Although the records contain pictures, the copy must not; reproduce everything else in them exactly.

- - - - - - -

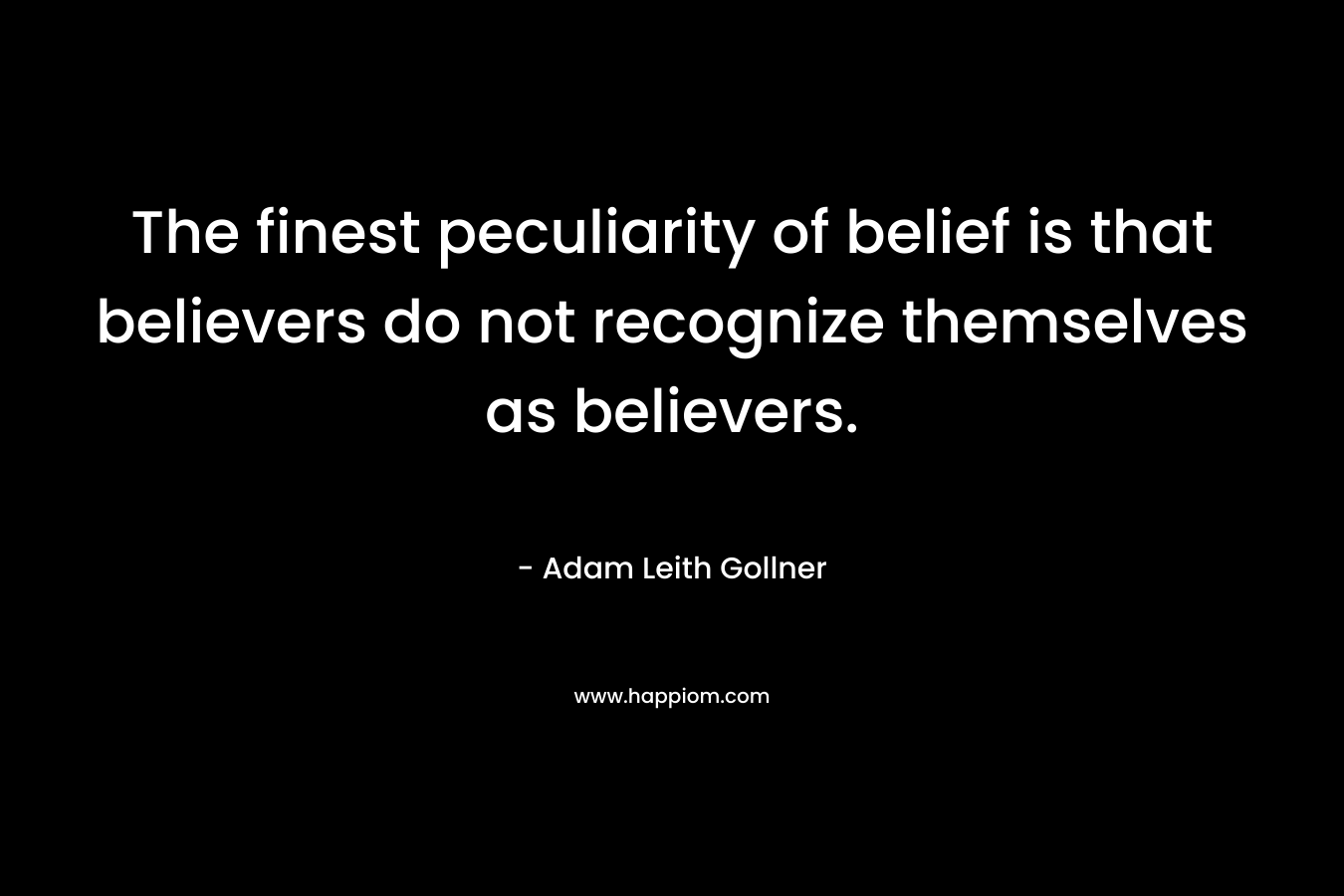 The finest peculiarity of belief is that believers do not recognize themselves as believers.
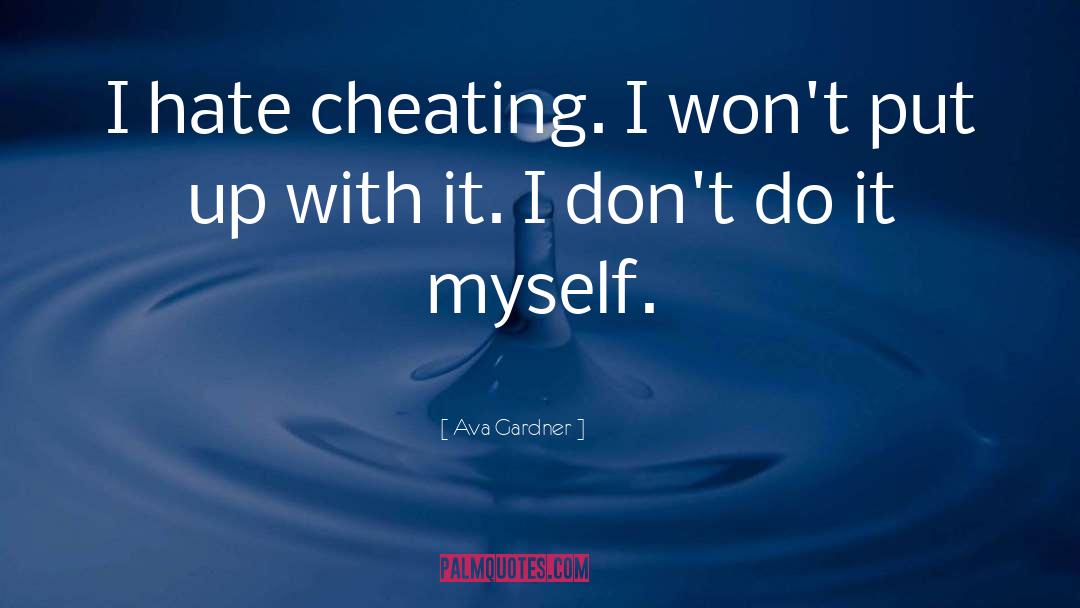 Cheating quotes by Ava Gardner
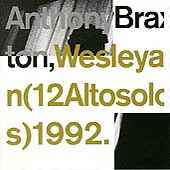 Wesleyan (12 Altosolos) 1992 - Anthony Braxton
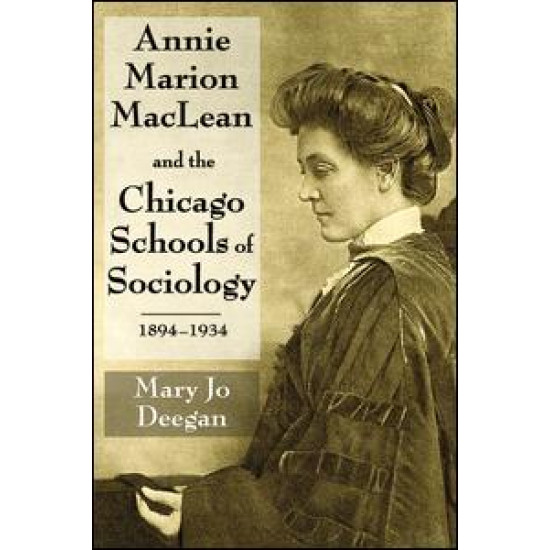 Annie Marion MacLean and the Chicago Schools of Sociology, 1894-1934 Annie Marion MacLean and the Chicago Schools of Sociology, 1894-1934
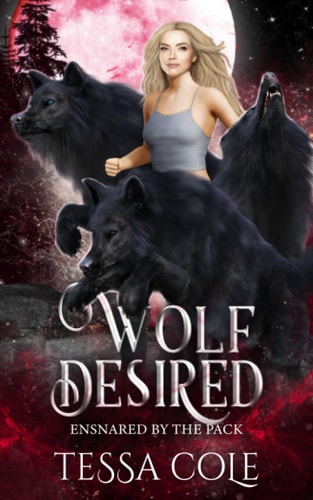 Wolf Desired A Rejected Mates Reverse Harem Romance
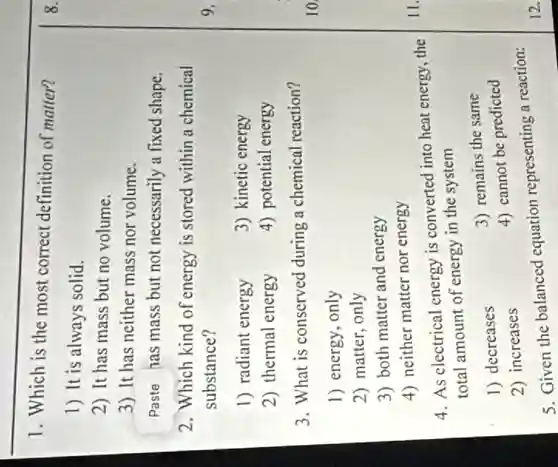 1. Which is the most correct definition of matter?
1) It is always solid.
2) It has mass but no volume.
3) It has neither mass nor volume.
Paste has mass but not necessarily a fixed shape.
2. Which kind of energy is stored within a chemical
substance?
1) radiant energy
3) kinetic energy
2) thermal energy
4) potential energy
3. What is conserved during a chemical reaction?
1) energy, only
2) matter, only
3) both matter and energy
4) neither matter nor energy
4. As electrical energy is converted into heat energy, the
total amount of energy in the system
1) decreases
3) remains the same
2) increases
4) cannot be predicted
5. Given the balanced equation representing a reaction:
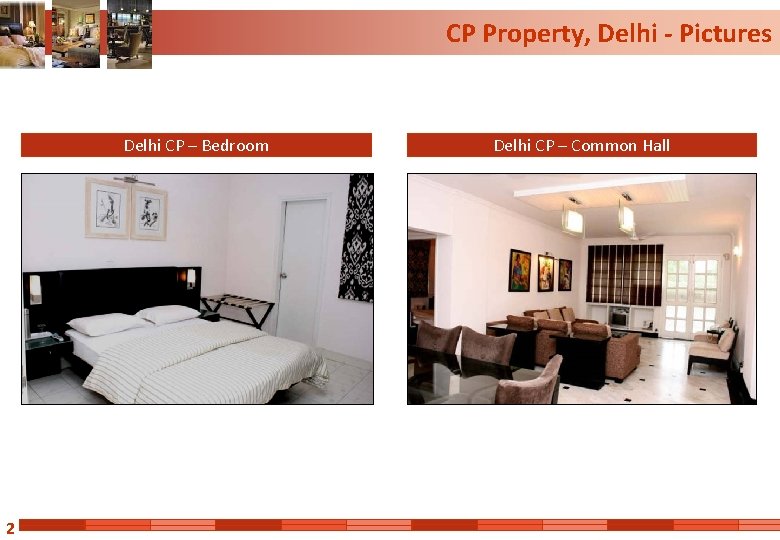 CP Property, Delhi - Pictures Delhi CP – Bedroom 2 Delhi CP – Common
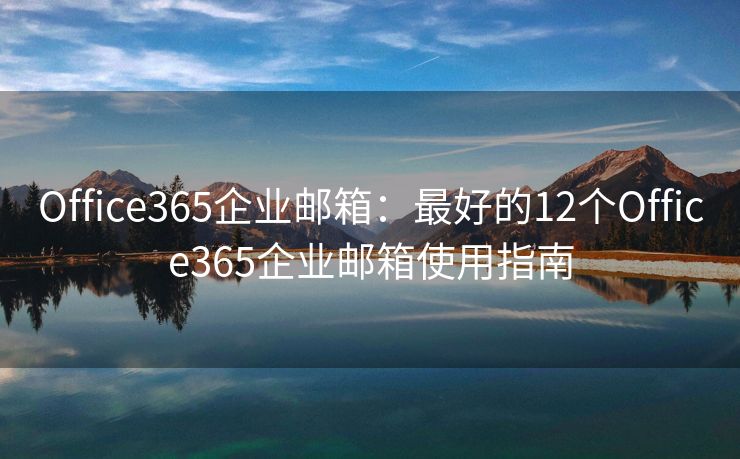 Office365企业邮箱：最好的12个Office365企业邮箱使用指南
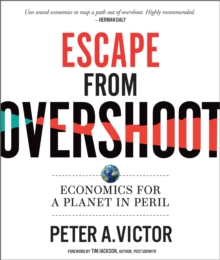 Escape from Overshoot : Economics for a Planet in Peril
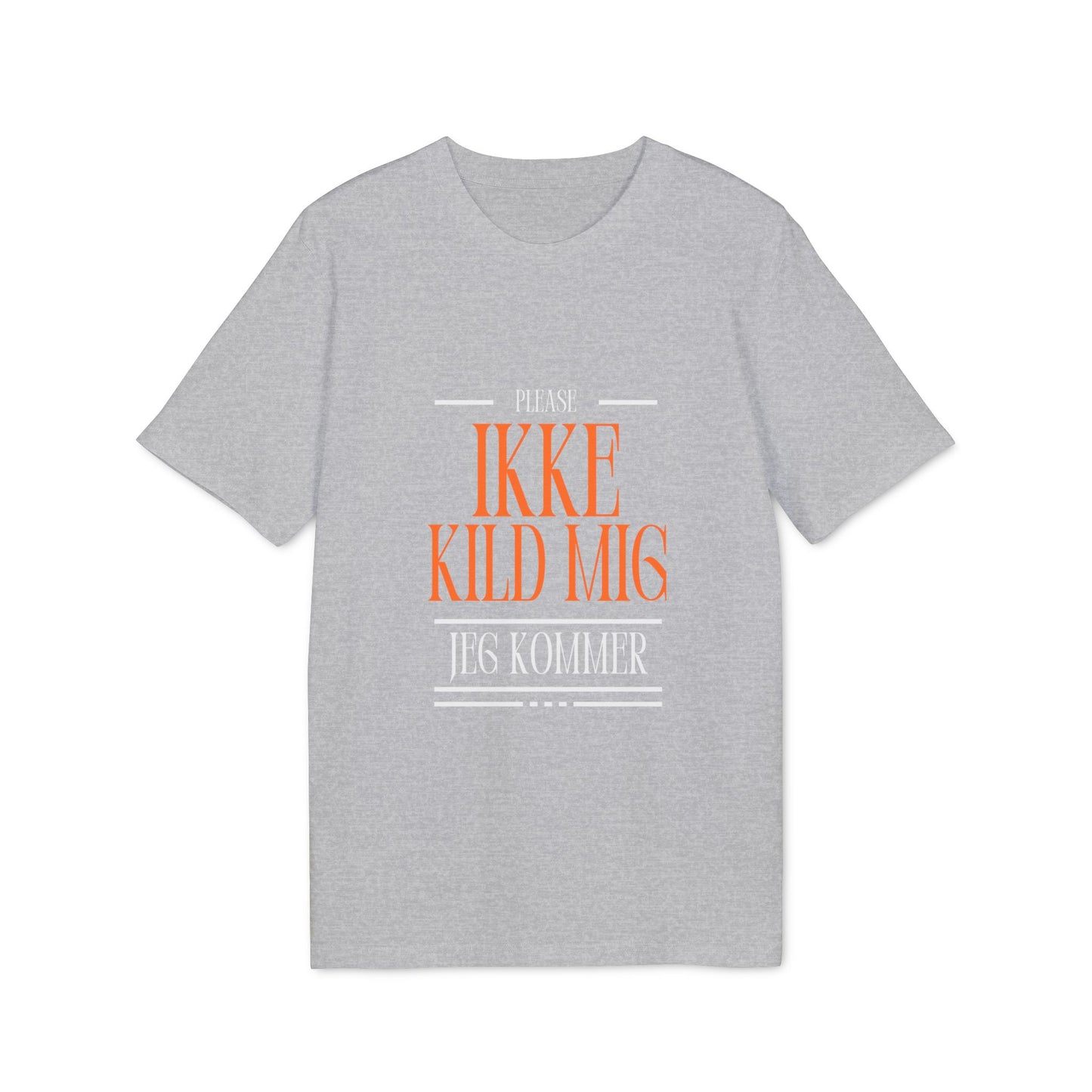 "please ikke kild mig" | unisex citat t-shirt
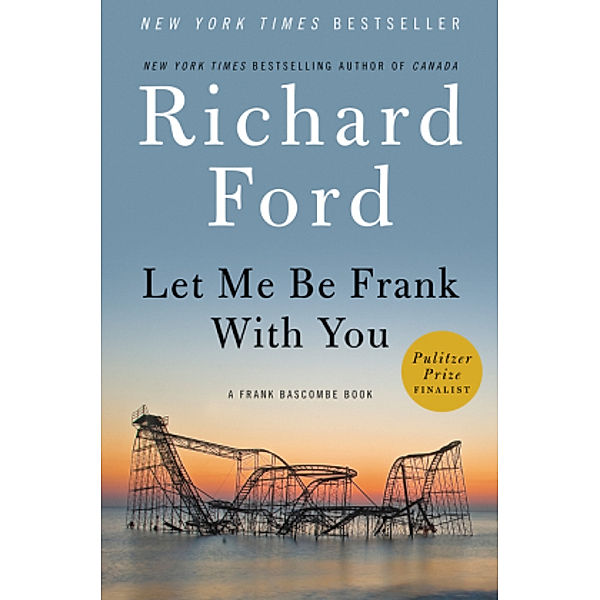 Let Me Be Frank With You, Richard Ford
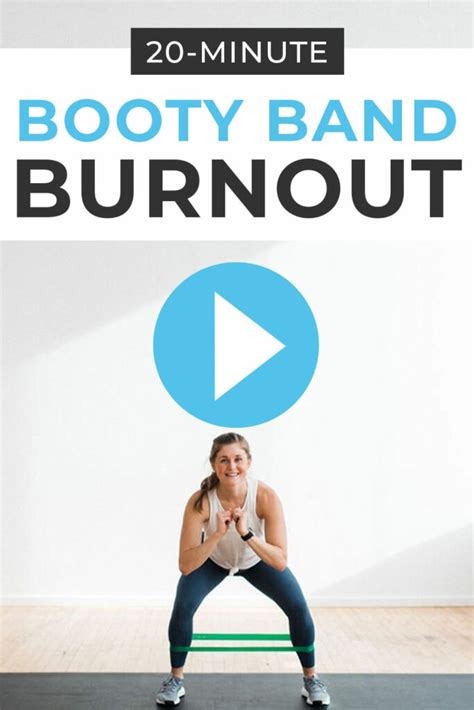 20 Minute Booty Band Workout Video Nourish Move Love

- - - - - - -

WORKED SOLUTION
 The finest peculiarity of belief is that believers do not recognize themselves as believers.
 Cheating quotes by Ava Gardner
 Wesleyan (12 Altosolos) 1992 - Anthony Braxton
 Annie Marion MacLean and the Chicago Schools of Sociology, 1894-1934 Annie Marion MacLean and the Chicago Schools of Sociology, 1894-1934
 Wolf Desired A Rejected Mates Reverse Harem Romance
 1. Which is the most correct definition of matter?
1) It is always solid.
2) It has mass but no volume.
3) It has neither mass nor volume.
Paste has mass but not necessarily a fixed shape.
2. Which kind of energy is stored within a chemical
substance?
1) radiant energy
3) kinetic energy
2) thermal energy
4) potential energy
3. What is conserved during a chemical reaction?
1) energy, only
2) matter, only
3) both matter and energy
4) neither matter nor energy
4. As electrical energy is converted into heat energy, the
total amount of energy in the system
1) decreases
3) remains the same
2) increases
4) cannot be predicted
5. Given the balanced equation representing a reaction:
 CP Property, Delhi - Pictures Delhi CP – Bedroom 2 Delhi CP – Common
 Office365企业邮箱：最好的12个Office365企业邮箱使用指南
 Escape from Overshoot : Economics for a Planet in Peril
 "please ikke kild mig" | unisex citat t-shirt
 Let Me Be Frank With You, Richard Ford
 20 Minute Booty Band Workout Video Nourish Move Love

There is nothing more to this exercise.